The transaction is subject to approvals by existing partners and the Namibia government. It’s expected to close in early 2026.
Post-deal:
The new ownership for PEL 83 will include TotalEnergies and Galp (40 percent each), Custos Energy (10 percent), and state company Namcor (10 percent).
TotalEnergies and partners plan to drill at least three exploration and appraisal wells in 2026 and 2027 to establish a “development hub” around the Mopane discovery.
PEL 56 will have equity owners TotalEnergies (operator, 35.25 percent percent), QatarEnergy (35.25 percent), Galp (10 percent), Impact (9.5 percent), and state company Namcor (10 percent).
In PEL 56, TotalEnergies said that it is “fully committed to the development of the Venus discovery” and working toward a final investment decision in 2026.
Venus will have a capacity of 160,000 barrels of oil per day, using a FPSO.
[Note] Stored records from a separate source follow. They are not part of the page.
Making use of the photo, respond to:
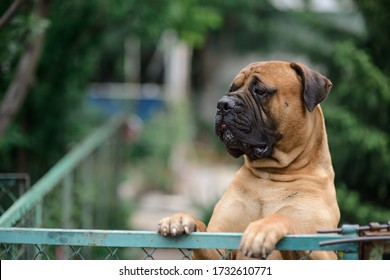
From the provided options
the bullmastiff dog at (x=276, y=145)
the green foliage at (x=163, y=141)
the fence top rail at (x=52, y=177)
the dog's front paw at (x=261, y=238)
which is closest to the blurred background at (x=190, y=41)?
the fence top rail at (x=52, y=177)

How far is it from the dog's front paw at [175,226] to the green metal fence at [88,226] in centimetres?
3

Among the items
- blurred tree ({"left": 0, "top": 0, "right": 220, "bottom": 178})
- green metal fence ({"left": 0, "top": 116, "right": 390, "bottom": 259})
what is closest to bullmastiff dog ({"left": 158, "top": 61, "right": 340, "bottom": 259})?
green metal fence ({"left": 0, "top": 116, "right": 390, "bottom": 259})

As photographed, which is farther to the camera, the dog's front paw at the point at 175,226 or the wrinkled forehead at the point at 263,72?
the wrinkled forehead at the point at 263,72

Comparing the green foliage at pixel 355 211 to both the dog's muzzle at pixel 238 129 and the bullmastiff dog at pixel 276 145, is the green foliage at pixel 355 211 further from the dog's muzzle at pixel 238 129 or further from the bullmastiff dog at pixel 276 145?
the dog's muzzle at pixel 238 129

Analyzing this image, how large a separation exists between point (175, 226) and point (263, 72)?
1.18 metres

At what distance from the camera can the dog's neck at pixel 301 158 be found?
13.5 ft

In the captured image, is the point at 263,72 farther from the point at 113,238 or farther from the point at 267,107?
the point at 113,238

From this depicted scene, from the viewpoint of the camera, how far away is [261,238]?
307cm

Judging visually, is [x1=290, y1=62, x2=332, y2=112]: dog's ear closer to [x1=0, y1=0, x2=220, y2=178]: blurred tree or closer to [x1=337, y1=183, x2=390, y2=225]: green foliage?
[x1=337, y1=183, x2=390, y2=225]: green foliage

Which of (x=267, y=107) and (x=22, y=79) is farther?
(x=22, y=79)

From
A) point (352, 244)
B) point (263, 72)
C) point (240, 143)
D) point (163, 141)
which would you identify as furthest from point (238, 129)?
point (163, 141)

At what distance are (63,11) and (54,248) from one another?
3.12 metres

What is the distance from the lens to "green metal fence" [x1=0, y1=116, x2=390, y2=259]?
3.18m

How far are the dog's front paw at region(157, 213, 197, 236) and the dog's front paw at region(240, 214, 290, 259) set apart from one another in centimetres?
30
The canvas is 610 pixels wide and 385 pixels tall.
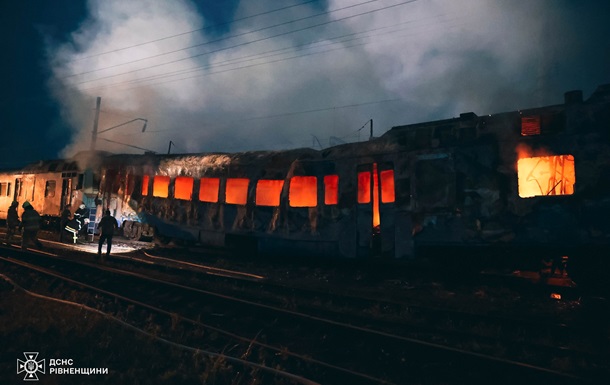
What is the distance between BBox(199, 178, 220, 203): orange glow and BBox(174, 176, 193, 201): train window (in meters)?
0.56

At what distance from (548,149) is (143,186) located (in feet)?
46.6

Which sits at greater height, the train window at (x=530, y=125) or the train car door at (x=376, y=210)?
the train window at (x=530, y=125)

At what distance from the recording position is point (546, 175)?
780cm

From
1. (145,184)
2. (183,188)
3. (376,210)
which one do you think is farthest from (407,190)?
(145,184)

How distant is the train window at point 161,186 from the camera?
14.6 m

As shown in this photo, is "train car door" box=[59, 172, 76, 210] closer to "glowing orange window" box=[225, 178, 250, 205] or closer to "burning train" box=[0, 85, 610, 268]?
"burning train" box=[0, 85, 610, 268]

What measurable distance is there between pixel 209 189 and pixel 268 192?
2704 mm

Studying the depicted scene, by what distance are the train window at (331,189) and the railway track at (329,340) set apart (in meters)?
4.44

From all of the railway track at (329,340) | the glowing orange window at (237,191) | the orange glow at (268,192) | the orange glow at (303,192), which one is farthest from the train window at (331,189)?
the railway track at (329,340)

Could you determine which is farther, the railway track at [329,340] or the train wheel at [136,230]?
the train wheel at [136,230]

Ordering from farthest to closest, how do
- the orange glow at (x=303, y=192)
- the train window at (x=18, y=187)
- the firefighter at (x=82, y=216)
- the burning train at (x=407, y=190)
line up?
1. the train window at (x=18, y=187)
2. the firefighter at (x=82, y=216)
3. the orange glow at (x=303, y=192)
4. the burning train at (x=407, y=190)

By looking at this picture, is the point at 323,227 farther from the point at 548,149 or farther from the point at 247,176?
the point at 548,149

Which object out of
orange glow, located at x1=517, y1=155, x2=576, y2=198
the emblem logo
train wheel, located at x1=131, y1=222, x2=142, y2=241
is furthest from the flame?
train wheel, located at x1=131, y1=222, x2=142, y2=241

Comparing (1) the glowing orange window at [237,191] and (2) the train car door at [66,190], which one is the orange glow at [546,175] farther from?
(2) the train car door at [66,190]
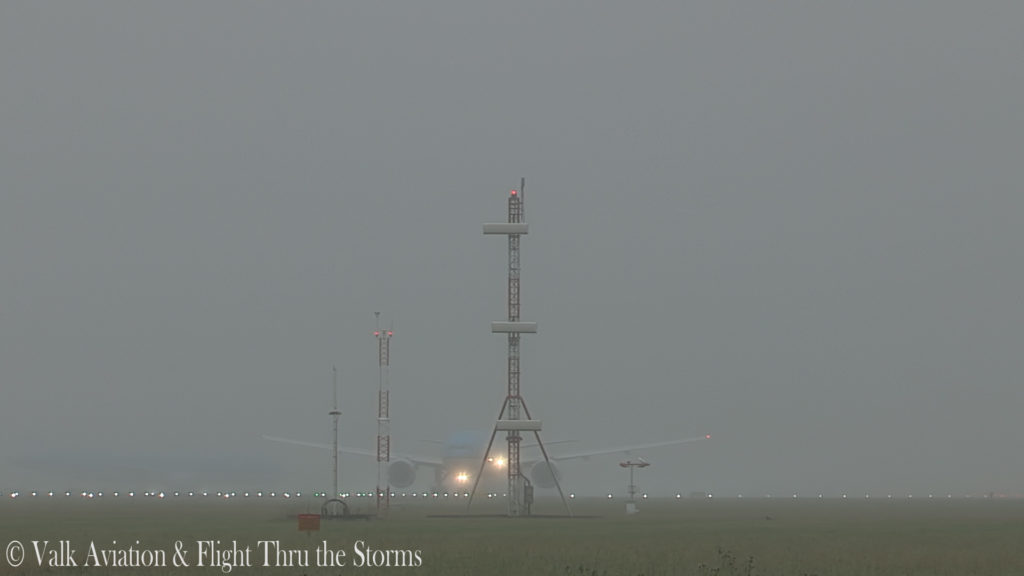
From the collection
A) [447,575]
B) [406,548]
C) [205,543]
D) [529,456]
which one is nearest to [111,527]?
[205,543]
PEL 91 will have equity owners TotalEnergies (operator, 33.09 percent), Qatar Energies (33.03 percent), Impact (9.5 percent), Galp (9.39 percent), and Namcor (15 percent).
To enable Galp entries into the two TotalEnergies operated blocks, QatarEnergy had to reduce its holdings in both blocks. It was not known what QatarEnergy may have obtained in return for these concessions.
Activity in Namibia:
Namibia has been one of the most exciting exploration areas for the industry, with large deepwater oil and gas discoveries by TotalEnergies, Galp, Shell, and others.
Despite the discoveries of multiple billion barrels of oil in place, the challenging reservoir conditions have forced Shell to write off hundreds of millions in exploration expenditures.
The Mopane oil discovery is closer to the Namibia coastline and located about 100 kilometers to the northeast of the Venus oil discovery.
According to Bloomberg, the Namibian government is considering introducing additional fiscal incentives to enable faster development of its discovered oil resources.
In the meantime, according to Justin Cochrane, technical research associate director for upstream Africa intelligence at S&P Global, African independent explorer ReconAfrica announced that its Kavango West-1X well has detected 400 meters of gross pay through wireline logs.
The wildcat is located in PEL 73, in an onshore basin near the border between Angola and Namibia.